Rumors have been circulating for months that even larger solar
manufacturers are also eyeing Oregon, including Sanyo Solar USA
LLC, a pioneer in using amorphous silicon to improve
efficiency. All of which could add up to thousands of new jobs
in an economy reeling from a protracted slowdown in building,
manufacturing and timber.
But Oregon is far from unique in shooting money at the sun. New
manufacturing plants continue to pop up in China, Singapore,
India and South Korea, not to mention Arizona, Massachusetts
and New Mexico. Competition should bring prices down over time,
boosting the market, but in the shortterm solar is nowhere near
competing with wind power, much less coal, without
subsidies.
This is a problem because subsidies are expiring in the
world’s top three solar markets, Germany, Spain and the
United States. Experts at a recent conference in Valencia,
Spain, attended by Oregon officials estimated that supply will
double demand by 2010; some went so far as to declare that the
solar bubble has burst.

——————

■ Task requirements:
**a.** In the solar manufacturing passage, which three countries are named as the world's top solar markets?
**b.** From the solar manufacturing passage, write out the part starting at "But Oregon is" and ending at "bubble has burst.".
**c.** Using the solar manufacturing passage, answer yes or no to each statement and quote the words that decide it. (i) Sanyo Solar USA LLC is described as a pioneer in using amorphous silicon. (ii) Oregon officials attended the conference in Valencia. (iii) Experts at the conference estimated that demand will double supply by 2010.

■ Records provided:
——————

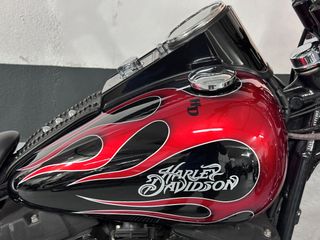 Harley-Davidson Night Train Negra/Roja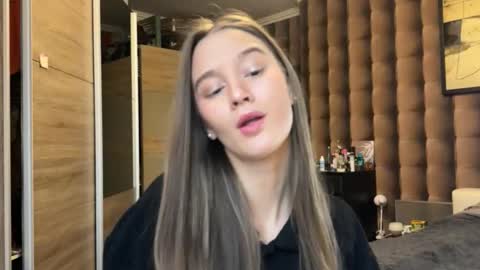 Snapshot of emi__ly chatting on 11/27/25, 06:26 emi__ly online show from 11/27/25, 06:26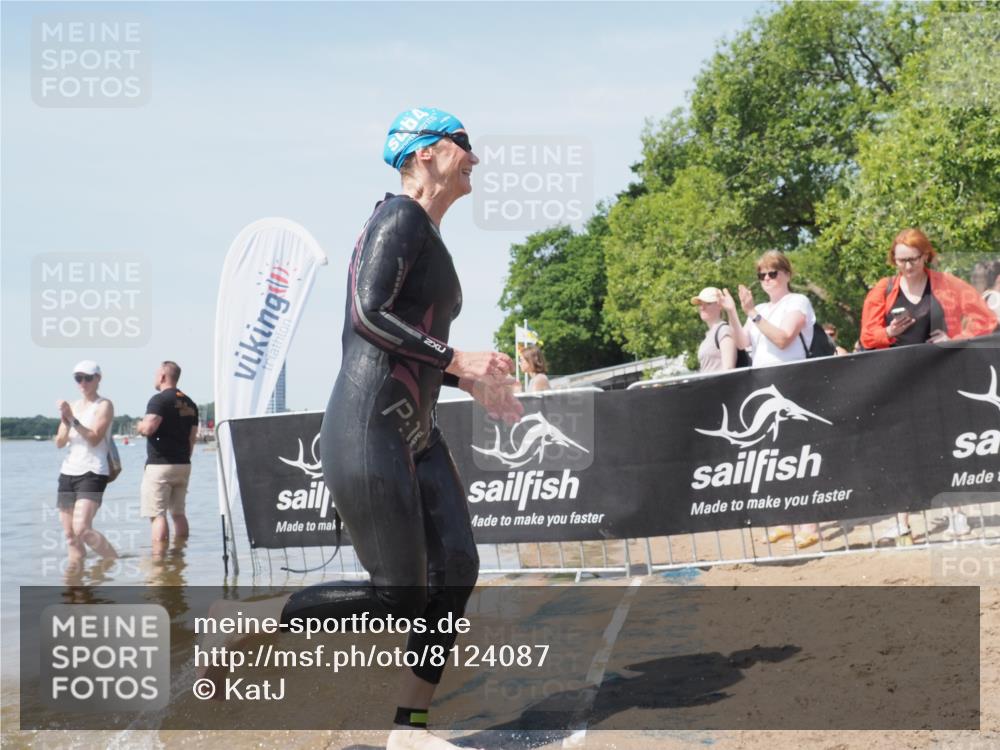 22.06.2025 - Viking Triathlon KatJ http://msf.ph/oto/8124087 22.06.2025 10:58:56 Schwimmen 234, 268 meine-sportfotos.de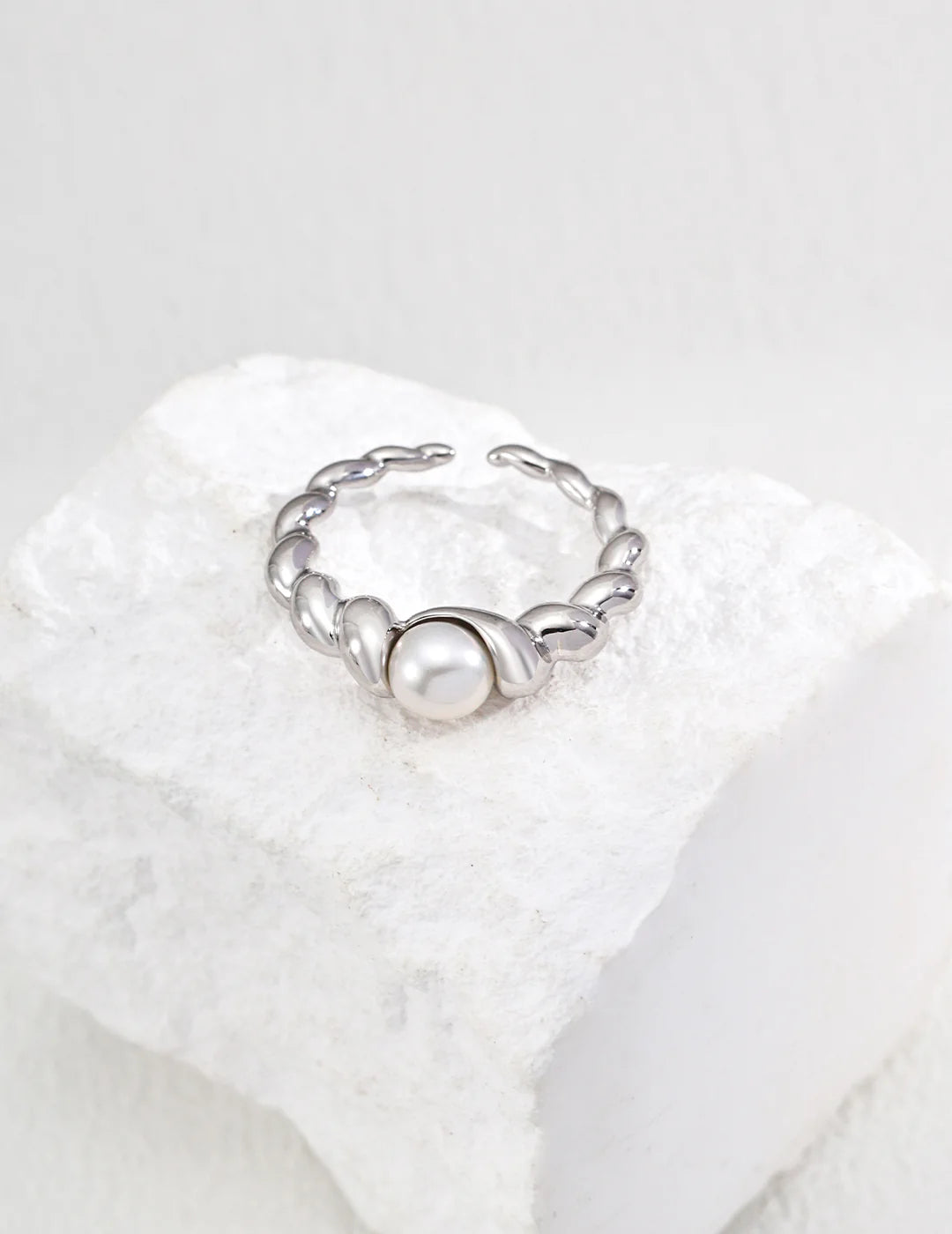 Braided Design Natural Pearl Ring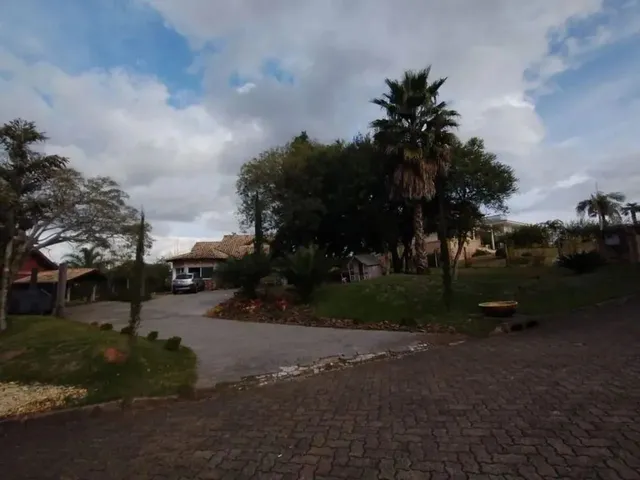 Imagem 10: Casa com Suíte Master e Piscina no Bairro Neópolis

——————

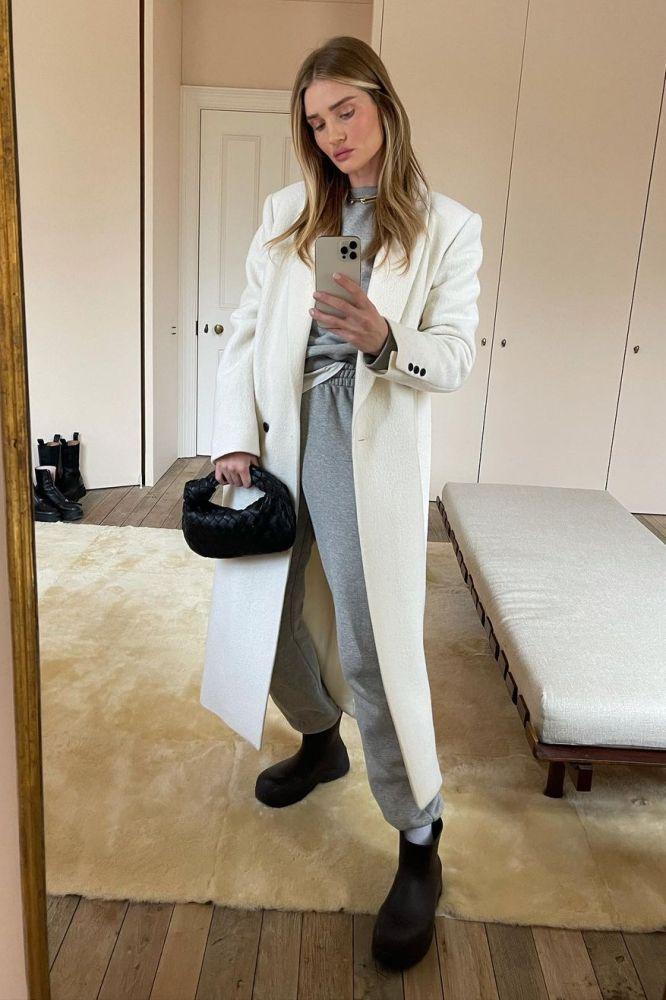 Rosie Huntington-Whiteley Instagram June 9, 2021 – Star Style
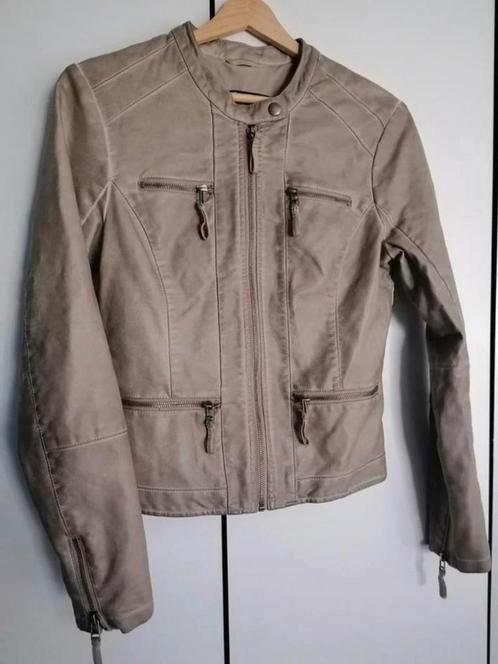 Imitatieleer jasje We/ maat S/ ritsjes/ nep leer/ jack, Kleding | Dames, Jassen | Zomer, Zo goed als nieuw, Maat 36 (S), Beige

——————

■ Outputs for the tasks:
**a.** Germany, Spain and the United States.

**b.**
But Oregon is far from unique in shooting money at the sun. New
manufacturing plants continue to pop up in China, Singapore,
India and South Korea, not to mention Arizona, Massachusetts
and New Mexico. Competition should bring prices down over time,
boosting the market, but in the shortterm solar is nowhere near
competing with wind power, much less coal, without
subsidies.
This is a problem because subsidies are expiring in the
world’s top three solar markets, Germany, Spain and the
United States. Experts at a recent conference in Valencia,
Spain, attended by Oregon officials estimated that supply will
double demand by 2010; some went so far as to declare that the
solar bubble has burst.

**c.**
(i) Yes: "a pioneer in using amorphous silicon to improve efficiency"
(ii) Yes: "attended by Oregon officials"
(iii) No: "supply will double demand by 2010"